┏━━
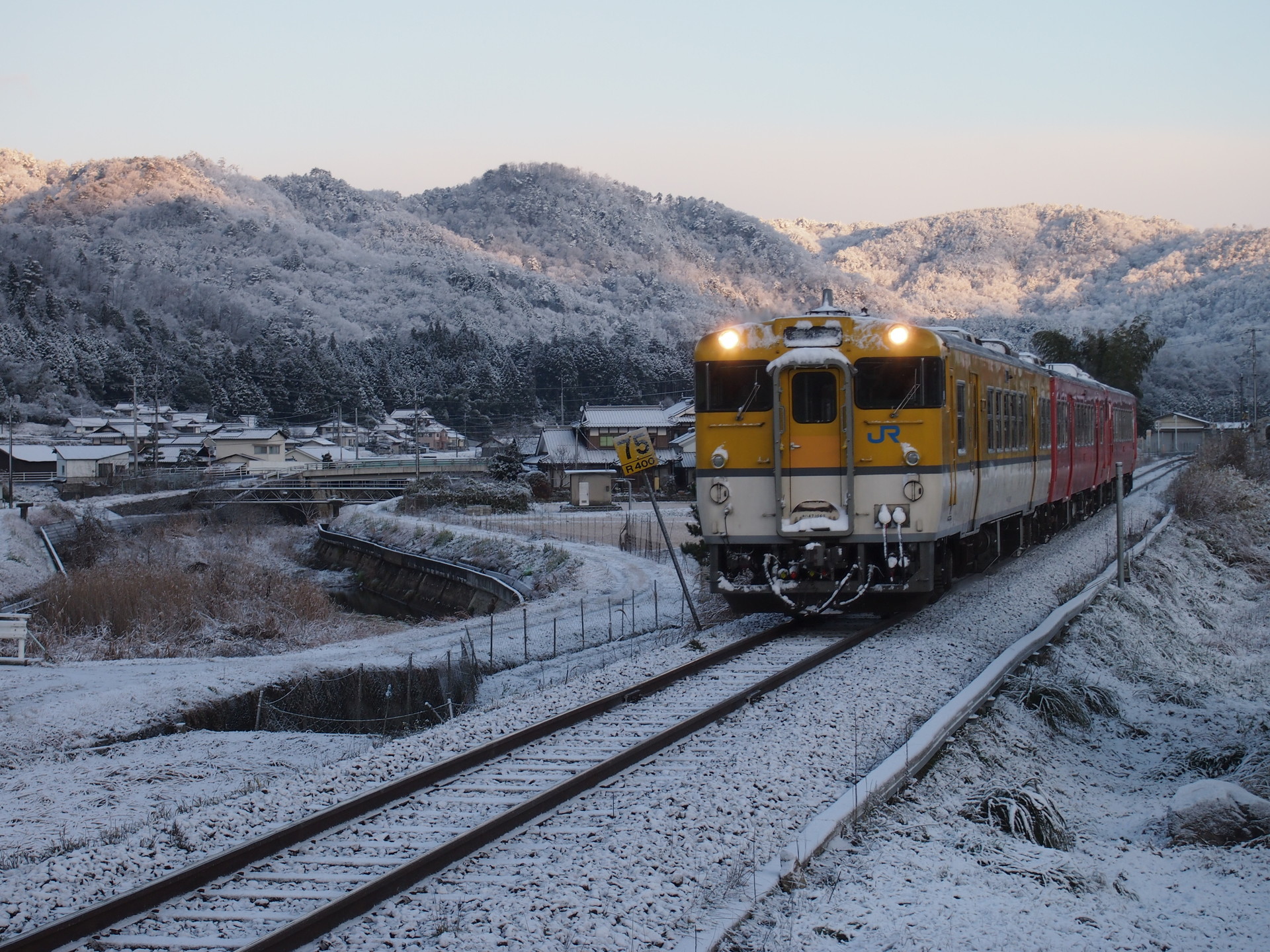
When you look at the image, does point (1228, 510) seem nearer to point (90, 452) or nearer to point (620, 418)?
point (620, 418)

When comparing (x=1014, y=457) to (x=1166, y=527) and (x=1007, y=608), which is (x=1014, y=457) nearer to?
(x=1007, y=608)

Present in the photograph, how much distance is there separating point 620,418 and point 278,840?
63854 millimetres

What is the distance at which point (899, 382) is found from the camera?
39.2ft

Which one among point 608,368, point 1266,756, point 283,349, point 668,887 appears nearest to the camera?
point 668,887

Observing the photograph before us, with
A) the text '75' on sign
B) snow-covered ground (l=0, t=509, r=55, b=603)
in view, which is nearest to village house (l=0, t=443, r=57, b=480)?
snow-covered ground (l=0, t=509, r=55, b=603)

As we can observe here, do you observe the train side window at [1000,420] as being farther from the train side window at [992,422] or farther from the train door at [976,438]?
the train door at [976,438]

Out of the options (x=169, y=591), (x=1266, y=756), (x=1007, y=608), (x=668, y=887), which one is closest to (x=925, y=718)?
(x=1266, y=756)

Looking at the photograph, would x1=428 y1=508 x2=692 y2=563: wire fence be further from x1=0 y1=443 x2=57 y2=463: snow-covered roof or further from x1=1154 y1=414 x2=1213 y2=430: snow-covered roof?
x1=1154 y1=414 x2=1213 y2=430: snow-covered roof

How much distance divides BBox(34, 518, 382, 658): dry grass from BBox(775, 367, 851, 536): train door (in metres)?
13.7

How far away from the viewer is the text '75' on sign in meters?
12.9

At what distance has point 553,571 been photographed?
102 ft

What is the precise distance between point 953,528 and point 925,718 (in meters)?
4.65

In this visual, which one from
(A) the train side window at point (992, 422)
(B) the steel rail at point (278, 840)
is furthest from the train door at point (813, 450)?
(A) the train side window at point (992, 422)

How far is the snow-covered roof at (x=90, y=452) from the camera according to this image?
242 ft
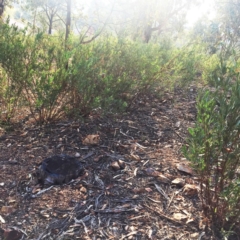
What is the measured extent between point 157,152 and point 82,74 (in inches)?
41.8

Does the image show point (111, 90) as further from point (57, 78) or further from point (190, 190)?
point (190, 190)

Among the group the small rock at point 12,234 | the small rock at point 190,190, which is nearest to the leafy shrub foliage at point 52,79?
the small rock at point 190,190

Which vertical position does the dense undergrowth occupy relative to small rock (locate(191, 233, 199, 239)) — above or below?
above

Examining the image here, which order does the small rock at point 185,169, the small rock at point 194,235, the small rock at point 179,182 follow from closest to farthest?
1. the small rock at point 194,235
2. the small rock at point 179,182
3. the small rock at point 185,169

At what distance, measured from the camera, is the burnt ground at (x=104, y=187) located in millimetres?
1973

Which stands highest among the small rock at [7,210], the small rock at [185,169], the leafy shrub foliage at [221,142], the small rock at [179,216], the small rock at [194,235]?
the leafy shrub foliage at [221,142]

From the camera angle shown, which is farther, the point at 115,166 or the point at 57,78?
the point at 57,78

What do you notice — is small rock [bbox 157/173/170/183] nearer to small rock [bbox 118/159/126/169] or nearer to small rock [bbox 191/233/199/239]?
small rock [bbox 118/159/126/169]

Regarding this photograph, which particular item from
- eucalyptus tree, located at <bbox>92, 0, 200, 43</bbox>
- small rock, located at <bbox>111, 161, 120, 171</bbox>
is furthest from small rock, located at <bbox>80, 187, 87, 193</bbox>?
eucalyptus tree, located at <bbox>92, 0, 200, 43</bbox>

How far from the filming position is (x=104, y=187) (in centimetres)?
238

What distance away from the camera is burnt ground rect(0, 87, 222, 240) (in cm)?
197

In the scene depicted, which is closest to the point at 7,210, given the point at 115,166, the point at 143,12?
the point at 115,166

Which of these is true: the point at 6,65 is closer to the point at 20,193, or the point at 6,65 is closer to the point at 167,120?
┗━━
┏━━
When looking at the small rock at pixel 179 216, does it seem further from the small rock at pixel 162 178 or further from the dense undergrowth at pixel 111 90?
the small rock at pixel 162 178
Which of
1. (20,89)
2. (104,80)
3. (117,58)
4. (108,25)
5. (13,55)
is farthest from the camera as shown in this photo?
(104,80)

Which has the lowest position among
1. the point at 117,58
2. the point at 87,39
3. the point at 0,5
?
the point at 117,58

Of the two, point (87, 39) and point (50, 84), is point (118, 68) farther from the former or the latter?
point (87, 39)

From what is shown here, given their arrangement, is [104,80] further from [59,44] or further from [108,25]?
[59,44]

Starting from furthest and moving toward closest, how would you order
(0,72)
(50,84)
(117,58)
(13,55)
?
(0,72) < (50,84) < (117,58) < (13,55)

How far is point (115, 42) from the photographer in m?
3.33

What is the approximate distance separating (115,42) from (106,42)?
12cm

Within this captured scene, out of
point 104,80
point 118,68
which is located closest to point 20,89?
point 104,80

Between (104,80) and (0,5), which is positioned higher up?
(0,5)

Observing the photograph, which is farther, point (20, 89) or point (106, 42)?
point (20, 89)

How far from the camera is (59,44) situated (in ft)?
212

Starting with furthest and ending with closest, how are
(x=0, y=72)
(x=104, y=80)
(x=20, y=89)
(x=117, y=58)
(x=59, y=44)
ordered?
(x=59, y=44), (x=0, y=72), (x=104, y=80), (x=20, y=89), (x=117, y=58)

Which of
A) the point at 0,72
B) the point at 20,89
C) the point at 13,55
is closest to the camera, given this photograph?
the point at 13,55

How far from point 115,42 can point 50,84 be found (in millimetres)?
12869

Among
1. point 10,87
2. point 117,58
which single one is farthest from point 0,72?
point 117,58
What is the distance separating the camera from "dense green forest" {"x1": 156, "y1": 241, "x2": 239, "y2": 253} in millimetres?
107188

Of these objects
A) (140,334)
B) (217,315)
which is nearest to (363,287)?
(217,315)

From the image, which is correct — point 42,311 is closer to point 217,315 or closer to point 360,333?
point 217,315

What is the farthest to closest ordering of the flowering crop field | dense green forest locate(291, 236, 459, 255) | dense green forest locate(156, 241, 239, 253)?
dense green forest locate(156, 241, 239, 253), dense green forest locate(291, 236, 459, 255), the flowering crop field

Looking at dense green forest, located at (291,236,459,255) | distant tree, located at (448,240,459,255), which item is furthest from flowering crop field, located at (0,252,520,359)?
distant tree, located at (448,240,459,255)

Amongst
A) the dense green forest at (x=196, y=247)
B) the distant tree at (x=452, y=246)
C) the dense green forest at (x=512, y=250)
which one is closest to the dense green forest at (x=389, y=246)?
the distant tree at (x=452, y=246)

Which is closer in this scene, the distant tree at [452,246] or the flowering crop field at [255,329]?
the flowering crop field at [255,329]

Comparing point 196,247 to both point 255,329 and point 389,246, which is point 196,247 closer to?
┗━━
Identify every line in the entries above that contains the word "furthest", with capitalization matching, and copy each of those lines.

is furthest from the train door at point (813, 450)?
is furthest from small rock, located at <bbox>80, 187, 87, 193</bbox>?
Starting from furthest and moving toward closest, how would you order
Starting with furthest and ending with closest, how are
Looking at dense green forest, located at (291,236,459,255) | distant tree, located at (448,240,459,255), which item is furthest from flowering crop field, located at (0,252,520,359)?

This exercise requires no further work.